La thèse du film est que certains naissent avec ce que nous considérons comme étant des perversités et que, justement, celles-ci ne sont pas d'office "acquises" par une histoire, un contexte culturel, etc. Joe est telle qu'elle est dès sa jeunesse, elle ne fait qu'explorer une sexualité qui était déjà la sienne avant. Il en va autrement du comportement criminel, qui n'a rien à voir avec son comportement sexuel, il s'avère juste qu'une femme avide sexuellement parlant est aussi devenue un membre d'un genre de mafia.

◇ ◇ ◇ ◇ ◇ ◇ ◇

CONSIGNES
• 1. Relevez dans l'extrait fourni tous les noms précédés de l'article « un » ou « une ».
• 2. Mettez à jour le passage de l'extrait fourni qui va de « La thèse du » à « genre de mafia. », les deux inclus, en remplaçant « criminel » par « délinquant ».
Les lignes qui viennent ensuite forment un document à part, sans lien avec l'extrait.

◇ ◇ ◇ ◇ ◇ ◇ ◇

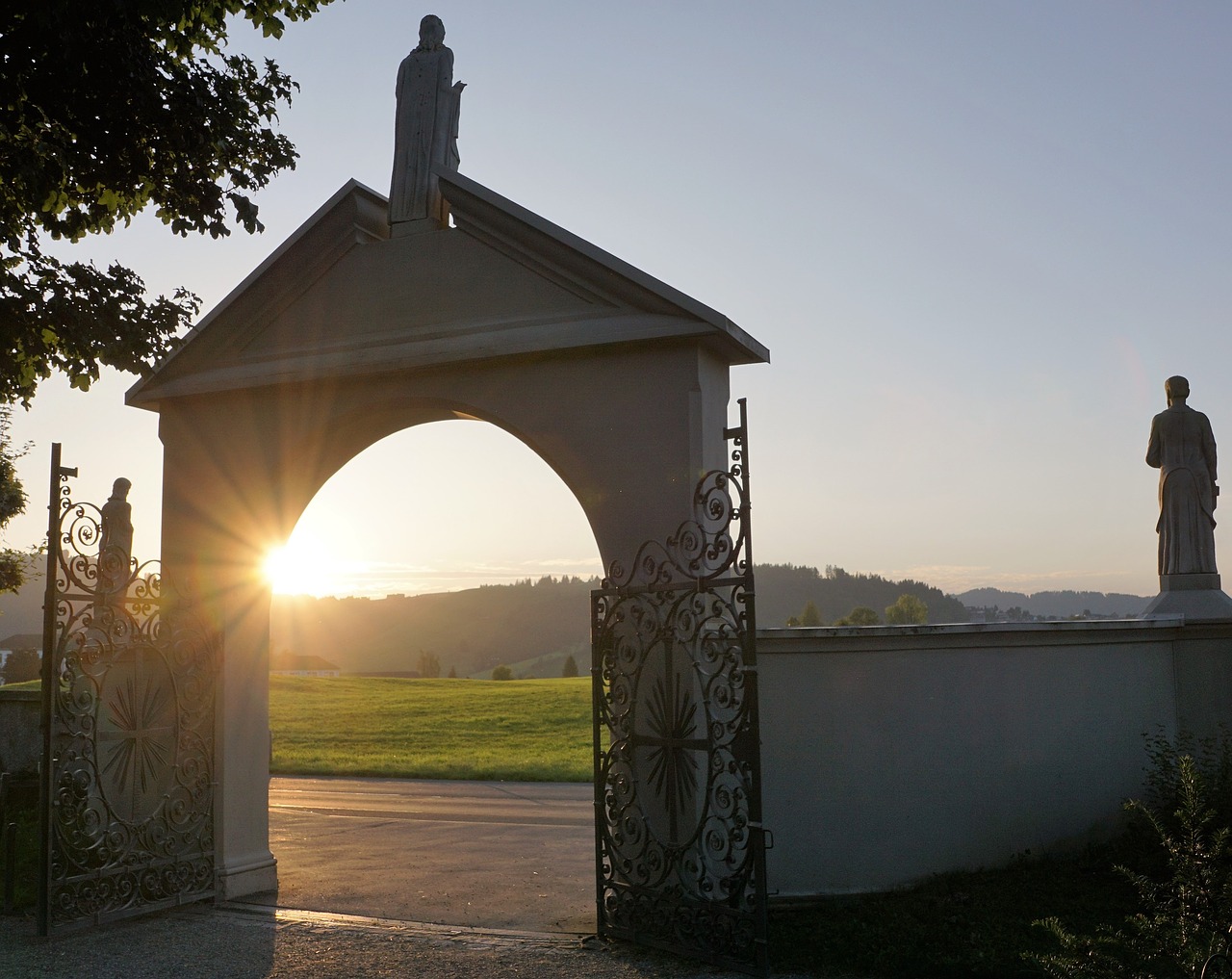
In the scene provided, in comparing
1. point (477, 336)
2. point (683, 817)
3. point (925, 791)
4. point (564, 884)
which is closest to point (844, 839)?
point (925, 791)

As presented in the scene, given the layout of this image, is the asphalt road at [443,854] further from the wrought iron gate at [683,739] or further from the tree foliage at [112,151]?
the tree foliage at [112,151]

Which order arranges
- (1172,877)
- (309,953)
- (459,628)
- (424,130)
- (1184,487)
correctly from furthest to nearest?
(459,628), (1184,487), (424,130), (309,953), (1172,877)

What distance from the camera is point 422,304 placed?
30.3 feet

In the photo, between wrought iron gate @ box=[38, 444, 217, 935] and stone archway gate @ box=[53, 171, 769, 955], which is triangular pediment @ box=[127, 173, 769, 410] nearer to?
stone archway gate @ box=[53, 171, 769, 955]

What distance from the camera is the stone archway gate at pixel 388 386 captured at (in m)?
8.29

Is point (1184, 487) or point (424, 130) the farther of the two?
point (1184, 487)

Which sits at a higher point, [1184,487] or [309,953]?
[1184,487]

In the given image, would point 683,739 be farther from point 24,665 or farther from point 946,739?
point 24,665

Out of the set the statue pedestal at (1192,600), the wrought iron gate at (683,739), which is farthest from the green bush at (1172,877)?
the wrought iron gate at (683,739)

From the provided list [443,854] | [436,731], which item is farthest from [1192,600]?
[436,731]

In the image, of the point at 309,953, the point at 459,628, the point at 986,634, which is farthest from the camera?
the point at 459,628

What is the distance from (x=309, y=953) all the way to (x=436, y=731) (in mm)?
20490

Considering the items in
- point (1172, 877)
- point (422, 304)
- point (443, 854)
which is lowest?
point (443, 854)

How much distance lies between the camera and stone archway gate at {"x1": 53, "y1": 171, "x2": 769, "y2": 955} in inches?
326
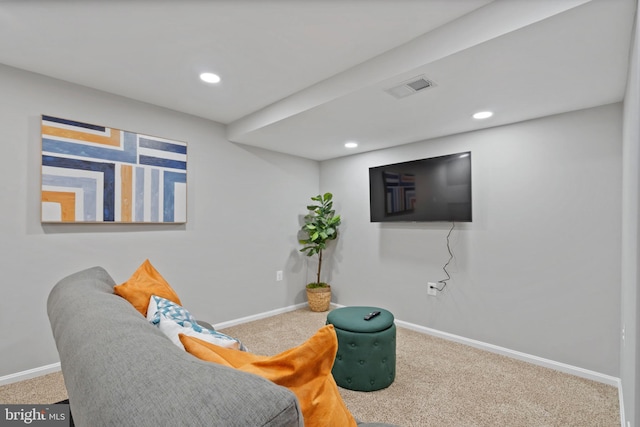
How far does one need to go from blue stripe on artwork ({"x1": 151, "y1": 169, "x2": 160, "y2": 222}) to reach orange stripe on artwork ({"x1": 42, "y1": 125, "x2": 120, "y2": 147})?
1.24 ft

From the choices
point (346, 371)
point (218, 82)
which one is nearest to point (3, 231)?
point (218, 82)

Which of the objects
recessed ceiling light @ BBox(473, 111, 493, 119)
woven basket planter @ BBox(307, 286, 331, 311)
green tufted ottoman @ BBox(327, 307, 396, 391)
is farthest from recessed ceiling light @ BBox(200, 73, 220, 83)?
woven basket planter @ BBox(307, 286, 331, 311)

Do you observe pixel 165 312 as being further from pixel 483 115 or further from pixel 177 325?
pixel 483 115

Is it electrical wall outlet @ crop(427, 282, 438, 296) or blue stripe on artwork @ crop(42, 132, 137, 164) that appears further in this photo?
electrical wall outlet @ crop(427, 282, 438, 296)

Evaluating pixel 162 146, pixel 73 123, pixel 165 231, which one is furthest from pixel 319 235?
pixel 73 123

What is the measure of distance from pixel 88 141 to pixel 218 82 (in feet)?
3.89

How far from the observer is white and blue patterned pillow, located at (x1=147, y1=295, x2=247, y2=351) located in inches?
42.8

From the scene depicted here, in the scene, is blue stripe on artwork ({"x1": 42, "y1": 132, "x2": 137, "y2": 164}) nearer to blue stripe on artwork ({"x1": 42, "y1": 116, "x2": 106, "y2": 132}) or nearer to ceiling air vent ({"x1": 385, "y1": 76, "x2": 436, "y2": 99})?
blue stripe on artwork ({"x1": 42, "y1": 116, "x2": 106, "y2": 132})

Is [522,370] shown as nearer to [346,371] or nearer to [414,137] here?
[346,371]

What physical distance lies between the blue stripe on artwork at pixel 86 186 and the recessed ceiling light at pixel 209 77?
1.23 metres

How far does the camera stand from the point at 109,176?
8.36 feet

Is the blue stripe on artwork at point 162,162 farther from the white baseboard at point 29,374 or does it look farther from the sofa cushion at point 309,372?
the sofa cushion at point 309,372

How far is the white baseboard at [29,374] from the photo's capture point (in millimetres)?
2160

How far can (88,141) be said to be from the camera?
2.47 metres
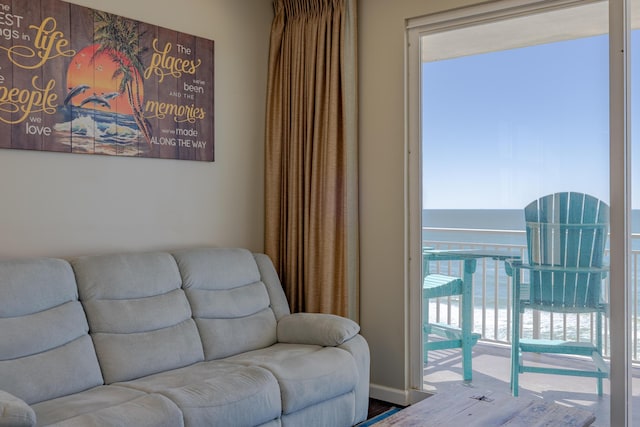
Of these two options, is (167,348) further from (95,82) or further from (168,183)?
(95,82)

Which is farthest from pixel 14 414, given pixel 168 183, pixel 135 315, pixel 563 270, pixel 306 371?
pixel 563 270

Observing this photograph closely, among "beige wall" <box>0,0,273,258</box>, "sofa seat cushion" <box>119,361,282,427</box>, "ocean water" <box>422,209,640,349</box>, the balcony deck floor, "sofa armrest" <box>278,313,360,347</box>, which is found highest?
"beige wall" <box>0,0,273,258</box>

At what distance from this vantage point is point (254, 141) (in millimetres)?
4066

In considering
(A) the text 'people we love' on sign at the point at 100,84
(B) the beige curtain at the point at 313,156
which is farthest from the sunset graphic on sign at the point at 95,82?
(B) the beige curtain at the point at 313,156

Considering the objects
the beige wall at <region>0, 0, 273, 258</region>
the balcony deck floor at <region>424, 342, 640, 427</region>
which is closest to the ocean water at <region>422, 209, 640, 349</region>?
the balcony deck floor at <region>424, 342, 640, 427</region>

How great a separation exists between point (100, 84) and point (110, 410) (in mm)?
1763

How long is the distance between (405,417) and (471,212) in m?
1.53

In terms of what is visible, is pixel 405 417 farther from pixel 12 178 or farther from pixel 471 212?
pixel 12 178

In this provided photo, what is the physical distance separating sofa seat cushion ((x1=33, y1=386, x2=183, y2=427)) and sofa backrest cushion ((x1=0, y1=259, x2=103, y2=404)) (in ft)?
0.30

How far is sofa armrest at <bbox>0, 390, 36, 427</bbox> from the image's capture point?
6.12 feet

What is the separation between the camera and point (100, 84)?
319 cm

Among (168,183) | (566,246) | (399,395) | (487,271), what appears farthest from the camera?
(399,395)

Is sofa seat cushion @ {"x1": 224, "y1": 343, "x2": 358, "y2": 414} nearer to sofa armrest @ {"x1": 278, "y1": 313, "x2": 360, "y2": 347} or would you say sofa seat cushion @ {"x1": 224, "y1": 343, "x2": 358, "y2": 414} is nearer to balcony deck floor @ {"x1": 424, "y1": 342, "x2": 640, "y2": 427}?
sofa armrest @ {"x1": 278, "y1": 313, "x2": 360, "y2": 347}

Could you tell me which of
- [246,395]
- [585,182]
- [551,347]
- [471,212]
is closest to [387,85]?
[471,212]
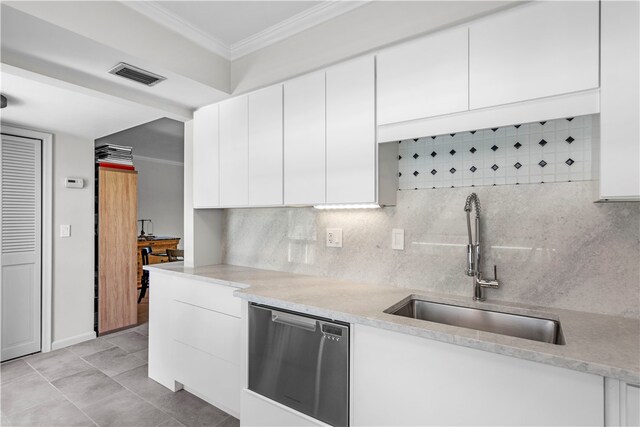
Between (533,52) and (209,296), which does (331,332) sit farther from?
(533,52)

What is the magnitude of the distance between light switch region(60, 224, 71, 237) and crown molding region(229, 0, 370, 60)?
2.52 m

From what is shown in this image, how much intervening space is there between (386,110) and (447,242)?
31.8 inches

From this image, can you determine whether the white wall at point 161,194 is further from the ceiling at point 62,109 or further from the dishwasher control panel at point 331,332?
the dishwasher control panel at point 331,332

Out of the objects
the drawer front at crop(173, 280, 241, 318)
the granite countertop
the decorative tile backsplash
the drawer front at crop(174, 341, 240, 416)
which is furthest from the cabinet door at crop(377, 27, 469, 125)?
the drawer front at crop(174, 341, 240, 416)

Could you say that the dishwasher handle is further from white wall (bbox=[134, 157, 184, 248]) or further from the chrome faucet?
white wall (bbox=[134, 157, 184, 248])

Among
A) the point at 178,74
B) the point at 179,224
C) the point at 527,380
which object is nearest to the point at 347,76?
the point at 178,74

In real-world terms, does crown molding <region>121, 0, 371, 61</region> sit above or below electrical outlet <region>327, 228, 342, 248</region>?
above

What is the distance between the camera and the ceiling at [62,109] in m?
2.14

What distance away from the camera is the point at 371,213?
7.12 feet

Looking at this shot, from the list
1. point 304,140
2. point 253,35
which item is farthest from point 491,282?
point 253,35

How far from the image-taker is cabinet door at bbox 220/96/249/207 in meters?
2.42

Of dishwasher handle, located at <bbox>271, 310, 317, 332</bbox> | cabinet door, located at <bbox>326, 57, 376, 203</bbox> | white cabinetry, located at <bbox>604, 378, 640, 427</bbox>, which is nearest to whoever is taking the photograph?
white cabinetry, located at <bbox>604, 378, 640, 427</bbox>

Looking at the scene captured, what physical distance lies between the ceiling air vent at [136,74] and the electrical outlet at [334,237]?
151cm

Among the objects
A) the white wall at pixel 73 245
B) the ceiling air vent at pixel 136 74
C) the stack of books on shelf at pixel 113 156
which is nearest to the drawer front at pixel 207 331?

◇ ◇ ◇ ◇ ◇ ◇ ◇

CORRIGÉ
• 1. histoire, contexte, sexualité, femme, membre, genre

• 2.
La thèse du film est que certains naissent avec ce que nous considérons comme étant des perversités et que, justement, celles-ci ne sont pas d'office "acquises" par une histoire, un contexte culturel, etc. Joe est telle qu'elle est dès sa jeunesse, elle ne fait qu'explorer une sexualité qui était déjà la sienne avant. Il en va autrement du comportement délinquant, qui n'a rien à voir avec son comportement sexuel, il s'avère juste qu'une femme avide sexuellement parlant est aussi devenue un membre d'un genre de mafia.